In 2023, O'Connor described Biden as a "healthy, vigorous 80-year-old man" who was "fit to successfully execute the duties of the presidency." He did note that the president's gait had stiffened compared to the previous year, saying it was likely the cause of "wear and tear" on the spine, but did not result in "root nerve compression significant enough to warrant any specific treatment."



The president also had a small skin lesion removed from his chest and a biopsy confirmed it was basal cell carcinoma and "all cancerous tissue was successfully removed." Basal cell carcinoma is the most common form of skin cancer and roughly 3 to 5 million cases are diagnosed each year in the United States, according to JAMA Dermatology.



First lady Jill Biden also had two similar cancerous lesions removed in January 2023 from her face and chest.



Polls have consistently shown that a majority of Americans are concerned Biden is too old to serve a second term and believe that he has declined cognitively and physically.



A Quinnipiac University poll published on Feb. 21 showed that 67% of voters think Biden is "too old to effectively serve another 4-year term as president while 62% said Biden did not have the "physical fitness to serve a second presidential term" and 62% said he does not have the "mental fitness to serve a second presidential term."



An overwhelming majority of Americans surveyed in an ABC News/Ipsos poll published Feb. 11 think Biden is too old to serve another term.

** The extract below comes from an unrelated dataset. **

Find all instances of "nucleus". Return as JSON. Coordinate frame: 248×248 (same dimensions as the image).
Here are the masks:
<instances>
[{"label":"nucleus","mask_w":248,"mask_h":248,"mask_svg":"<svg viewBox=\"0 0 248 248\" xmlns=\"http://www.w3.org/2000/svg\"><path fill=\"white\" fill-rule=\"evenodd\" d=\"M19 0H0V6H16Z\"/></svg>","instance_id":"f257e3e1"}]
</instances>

According to the poll, conducted using Ipsos' Knowledge Panel, 86% of Americans think Biden, 81, is too old to serve another term as president. That figure includes 59% of Americans who think both he and former President Donald Trump, the Republican front-runner, are too old and 27% who think only Biden is too old.



There were no details about any kind of cognitive exam conducted by Dr. O'Connor last year or the kind of "mental competency tests" that Republican presidential candidate Nikki Haley has called for.



White House press secretary Karine Jean-Pierre has dismissed the idea of Biden taking a cognitive test during his physical, saying Dr. O'Connor does not believe it's "warranted because of just who [Biden] is as president of the United States and everything that he has to deal with."



"The president proves every day how he operates, how he thinks," she said earlier this month. "That is how Dr. O'Connor sees it."



She repeated as much on Wednesday, telling ABC News Senior White House Correspondent Selina Wang that "the president does not need a cognitive test."



When pressed on why the president's physician wouldn't administer a mental fitness test to quell concerns given all the scrutiny of his age, she said, "The doctor doesn't believe that he needs one ... if you look at what a clinical cognitive test actually is, it is a 15-minute appointment," adding that "every day" the president does work that is "more rigorous than it would be for any 15-minute clinical appointment."



She said he passes a cognitive test "every day as he moves from one topic, to another topic, to another topic, trying, understanding the granular level of these topics," she said. "This is a very rigorous job, and the president has been able to do this job every day for the past three years."